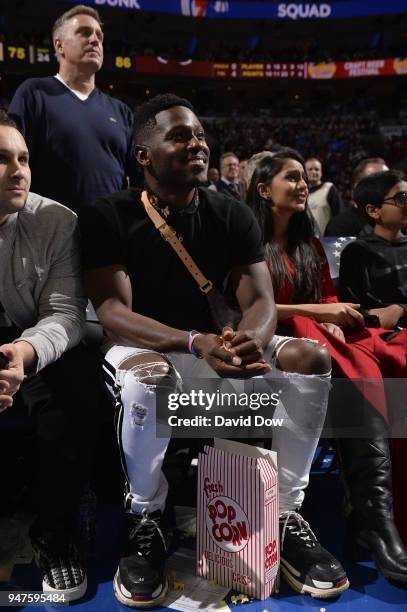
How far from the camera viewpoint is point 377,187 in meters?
2.76

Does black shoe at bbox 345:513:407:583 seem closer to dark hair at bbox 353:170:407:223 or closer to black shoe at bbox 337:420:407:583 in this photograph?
black shoe at bbox 337:420:407:583

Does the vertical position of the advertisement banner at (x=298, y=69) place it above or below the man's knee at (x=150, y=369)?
above

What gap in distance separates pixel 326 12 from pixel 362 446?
812 inches

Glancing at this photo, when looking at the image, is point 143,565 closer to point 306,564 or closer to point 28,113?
point 306,564

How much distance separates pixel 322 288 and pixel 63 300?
3.66 feet

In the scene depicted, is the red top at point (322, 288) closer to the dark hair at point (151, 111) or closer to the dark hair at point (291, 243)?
the dark hair at point (291, 243)

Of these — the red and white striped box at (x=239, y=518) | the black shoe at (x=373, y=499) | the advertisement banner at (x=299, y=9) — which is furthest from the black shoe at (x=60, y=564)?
the advertisement banner at (x=299, y=9)

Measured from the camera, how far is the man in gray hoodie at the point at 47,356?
5.71 ft

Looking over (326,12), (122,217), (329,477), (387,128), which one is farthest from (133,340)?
(387,128)

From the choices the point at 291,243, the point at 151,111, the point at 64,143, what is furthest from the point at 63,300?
the point at 291,243

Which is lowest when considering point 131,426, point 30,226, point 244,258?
point 131,426

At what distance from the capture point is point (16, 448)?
225 centimetres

Task goal
What are the lines from the one with "Glancing at this" through the last line of the records above? Quote them exactly and add nothing.

Complete response
Glancing at this photo, when looking at the image, is point 143,565 closer to point 306,564 or closer to point 28,113?
point 306,564

How much distance separates pixel 322 288 and pixel 63 300?
3.66 feet

In the scene depicted, is the red top at point (322, 288) closer to the dark hair at point (151, 111) or closer to the dark hair at point (291, 243)?
the dark hair at point (291, 243)

Of these — the red and white striped box at (x=239, y=518) | the black shoe at (x=373, y=499) | the advertisement banner at (x=299, y=9) — which is furthest from the black shoe at (x=60, y=564)?
the advertisement banner at (x=299, y=9)

Measured from the camera, how far is the man in gray hoodie at the point at 47,356?
5.71 ft

Looking over (326,12), (122,217), (329,477), (387,128), which one is farthest from (133,340)?
(387,128)

From the choices the point at 291,243, the point at 151,111, the point at 64,143, what is furthest from the point at 63,300?
the point at 291,243

Which is lowest when considering point 131,426, point 30,226, point 244,258?
point 131,426

At what distance from the capture point is point (16, 448)?
225 centimetres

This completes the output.